La mort du curé Gonnet par l’abbé Fleury (suite)
A peine sortis de table, arriva l’infortuné doyen avec trois de ses principaux habitans qui l’avoient accompagné dans ce triste voyage. Il ne nous dit rien, ne s’aperçut d’aucun de nous. La pâleur, qui avoit remplacé le beau vermillon habituel sur son visage, annonçait la profondeur de son chagrin.
Le curé Garnier et moi partîmes consternés ; nous nous abandonnâmes, dans le chemin, aux plus fâcheuses réflexions. Nous ne savions quoi dire et quoi penser.
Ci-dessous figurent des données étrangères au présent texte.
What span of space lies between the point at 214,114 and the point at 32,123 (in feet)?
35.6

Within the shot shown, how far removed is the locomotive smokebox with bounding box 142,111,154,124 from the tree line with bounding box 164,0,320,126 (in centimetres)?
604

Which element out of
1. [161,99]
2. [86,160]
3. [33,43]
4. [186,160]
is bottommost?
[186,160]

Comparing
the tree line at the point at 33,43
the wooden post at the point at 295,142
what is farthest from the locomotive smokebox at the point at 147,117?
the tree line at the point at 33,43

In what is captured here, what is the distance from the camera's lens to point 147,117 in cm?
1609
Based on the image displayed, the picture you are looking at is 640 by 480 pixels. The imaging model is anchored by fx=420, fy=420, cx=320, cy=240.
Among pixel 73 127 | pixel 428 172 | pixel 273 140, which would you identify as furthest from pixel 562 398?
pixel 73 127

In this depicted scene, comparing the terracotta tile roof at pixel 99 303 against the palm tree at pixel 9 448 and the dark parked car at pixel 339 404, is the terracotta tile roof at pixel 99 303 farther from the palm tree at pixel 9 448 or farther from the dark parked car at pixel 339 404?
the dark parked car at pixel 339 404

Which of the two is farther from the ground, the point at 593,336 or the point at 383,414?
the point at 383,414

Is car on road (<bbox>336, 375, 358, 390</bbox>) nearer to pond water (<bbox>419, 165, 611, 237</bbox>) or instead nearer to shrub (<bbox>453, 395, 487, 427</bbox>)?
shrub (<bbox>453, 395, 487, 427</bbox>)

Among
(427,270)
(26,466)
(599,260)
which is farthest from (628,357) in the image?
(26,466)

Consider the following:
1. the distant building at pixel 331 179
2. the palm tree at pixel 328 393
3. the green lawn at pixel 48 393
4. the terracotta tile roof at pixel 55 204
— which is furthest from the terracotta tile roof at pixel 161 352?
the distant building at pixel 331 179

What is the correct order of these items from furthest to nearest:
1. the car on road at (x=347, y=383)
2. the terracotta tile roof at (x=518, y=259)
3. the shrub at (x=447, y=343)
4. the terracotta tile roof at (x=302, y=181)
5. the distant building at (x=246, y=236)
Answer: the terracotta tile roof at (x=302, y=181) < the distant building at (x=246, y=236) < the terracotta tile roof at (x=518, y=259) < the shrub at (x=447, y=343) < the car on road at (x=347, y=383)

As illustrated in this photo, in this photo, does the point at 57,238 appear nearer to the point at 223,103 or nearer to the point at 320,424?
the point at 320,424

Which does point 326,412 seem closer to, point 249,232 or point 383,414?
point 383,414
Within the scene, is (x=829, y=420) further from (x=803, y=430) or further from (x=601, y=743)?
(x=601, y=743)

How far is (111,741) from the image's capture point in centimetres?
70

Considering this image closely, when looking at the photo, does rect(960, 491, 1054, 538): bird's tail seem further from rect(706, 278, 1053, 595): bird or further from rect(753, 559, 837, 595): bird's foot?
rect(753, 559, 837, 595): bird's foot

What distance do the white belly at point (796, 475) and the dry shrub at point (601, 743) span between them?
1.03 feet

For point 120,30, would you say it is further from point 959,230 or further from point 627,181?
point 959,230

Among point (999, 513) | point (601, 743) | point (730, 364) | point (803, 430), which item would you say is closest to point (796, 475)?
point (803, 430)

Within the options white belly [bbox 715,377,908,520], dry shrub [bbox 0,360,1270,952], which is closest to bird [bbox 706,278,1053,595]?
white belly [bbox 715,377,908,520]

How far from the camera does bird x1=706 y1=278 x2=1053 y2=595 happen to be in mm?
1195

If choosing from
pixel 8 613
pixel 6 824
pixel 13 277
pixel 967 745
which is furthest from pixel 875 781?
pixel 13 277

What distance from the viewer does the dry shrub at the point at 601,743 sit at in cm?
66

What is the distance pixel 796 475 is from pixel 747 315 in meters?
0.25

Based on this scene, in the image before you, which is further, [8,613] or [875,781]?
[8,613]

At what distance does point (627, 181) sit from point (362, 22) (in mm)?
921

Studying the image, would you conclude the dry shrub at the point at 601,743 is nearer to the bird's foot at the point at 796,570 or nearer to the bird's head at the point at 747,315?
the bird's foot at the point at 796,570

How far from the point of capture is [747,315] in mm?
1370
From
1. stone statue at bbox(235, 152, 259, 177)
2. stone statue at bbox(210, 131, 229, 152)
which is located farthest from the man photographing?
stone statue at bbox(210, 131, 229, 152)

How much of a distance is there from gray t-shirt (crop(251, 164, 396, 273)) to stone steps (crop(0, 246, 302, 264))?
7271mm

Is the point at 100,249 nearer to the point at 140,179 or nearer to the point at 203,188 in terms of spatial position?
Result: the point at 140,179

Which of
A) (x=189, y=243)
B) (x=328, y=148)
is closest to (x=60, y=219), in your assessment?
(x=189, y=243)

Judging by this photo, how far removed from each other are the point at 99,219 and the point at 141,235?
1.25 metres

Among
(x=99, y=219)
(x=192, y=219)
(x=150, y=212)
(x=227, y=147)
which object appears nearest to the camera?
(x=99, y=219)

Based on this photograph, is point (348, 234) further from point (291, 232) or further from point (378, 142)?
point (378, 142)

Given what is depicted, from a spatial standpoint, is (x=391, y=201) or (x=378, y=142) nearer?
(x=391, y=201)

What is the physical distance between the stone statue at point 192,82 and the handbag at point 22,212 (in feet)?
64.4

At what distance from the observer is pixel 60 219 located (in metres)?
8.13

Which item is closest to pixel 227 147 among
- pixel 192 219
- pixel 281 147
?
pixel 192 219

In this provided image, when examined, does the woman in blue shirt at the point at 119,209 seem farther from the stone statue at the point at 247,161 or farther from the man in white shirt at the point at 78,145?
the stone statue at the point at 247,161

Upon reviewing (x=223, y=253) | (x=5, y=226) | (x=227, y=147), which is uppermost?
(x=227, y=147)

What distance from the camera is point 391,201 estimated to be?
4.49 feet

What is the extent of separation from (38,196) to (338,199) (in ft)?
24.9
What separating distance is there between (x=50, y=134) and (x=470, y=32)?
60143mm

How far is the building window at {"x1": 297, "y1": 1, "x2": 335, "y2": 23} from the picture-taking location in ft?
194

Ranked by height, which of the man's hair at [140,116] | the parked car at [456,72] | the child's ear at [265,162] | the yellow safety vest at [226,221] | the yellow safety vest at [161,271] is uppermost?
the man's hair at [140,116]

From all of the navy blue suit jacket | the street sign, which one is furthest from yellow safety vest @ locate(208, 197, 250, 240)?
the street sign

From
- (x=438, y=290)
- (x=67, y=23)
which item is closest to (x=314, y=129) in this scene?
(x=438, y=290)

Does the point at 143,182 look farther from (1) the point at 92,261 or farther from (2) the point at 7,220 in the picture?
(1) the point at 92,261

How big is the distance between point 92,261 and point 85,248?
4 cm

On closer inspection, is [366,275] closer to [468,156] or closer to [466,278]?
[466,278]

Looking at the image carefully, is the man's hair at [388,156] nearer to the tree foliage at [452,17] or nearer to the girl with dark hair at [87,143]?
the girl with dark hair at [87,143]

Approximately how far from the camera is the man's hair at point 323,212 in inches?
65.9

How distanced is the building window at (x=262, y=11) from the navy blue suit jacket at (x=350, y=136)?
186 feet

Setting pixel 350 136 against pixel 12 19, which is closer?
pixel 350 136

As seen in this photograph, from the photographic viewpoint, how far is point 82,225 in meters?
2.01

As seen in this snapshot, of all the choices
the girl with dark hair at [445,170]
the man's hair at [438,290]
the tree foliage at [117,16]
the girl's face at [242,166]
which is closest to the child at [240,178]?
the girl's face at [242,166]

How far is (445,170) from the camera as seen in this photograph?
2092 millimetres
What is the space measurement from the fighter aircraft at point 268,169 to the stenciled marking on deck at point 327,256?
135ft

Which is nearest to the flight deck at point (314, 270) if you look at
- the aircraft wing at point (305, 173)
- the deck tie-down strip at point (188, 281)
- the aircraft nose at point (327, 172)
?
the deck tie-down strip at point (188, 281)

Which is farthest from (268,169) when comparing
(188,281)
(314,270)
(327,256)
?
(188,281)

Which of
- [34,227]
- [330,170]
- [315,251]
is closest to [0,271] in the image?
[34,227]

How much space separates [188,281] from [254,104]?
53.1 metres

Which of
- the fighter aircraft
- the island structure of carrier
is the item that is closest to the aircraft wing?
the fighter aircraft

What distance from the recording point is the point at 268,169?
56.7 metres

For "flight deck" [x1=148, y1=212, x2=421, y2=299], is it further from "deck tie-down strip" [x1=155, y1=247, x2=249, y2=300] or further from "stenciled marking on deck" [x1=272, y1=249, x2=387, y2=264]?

Nous ignorions l’aliénation de son esprit : si nous l’avions connue, nous ne l’aurions pas abandonné. Il dit la grande messe la nuit de Noël, prit les ablutions et ne savoit ce qu’il faisoit. Le lendemain, il voulut dire la messe du jour ; ses vicaires s’y opposèrent. Il commença les vêpres par le Magnificat. Arrivé dans son salon, il s’assit par terre comme un enfant, se tournant et se retournant de tous les côtés. On voulut le coucher ; il s’y refusa.
Il monta dans sa chambre à neuf heures, et se jeta sur son lit tout habillé. L’infortuné doyen se leva à une heure après minuit, quitta sa soutane pour se revêtir d’une camisole, descendit les escaliers, ouvrit la porte du jardin qu’il ferma avec force, sauta un fossé, traversa plusieurs champs, et se précipita dans un gouffre.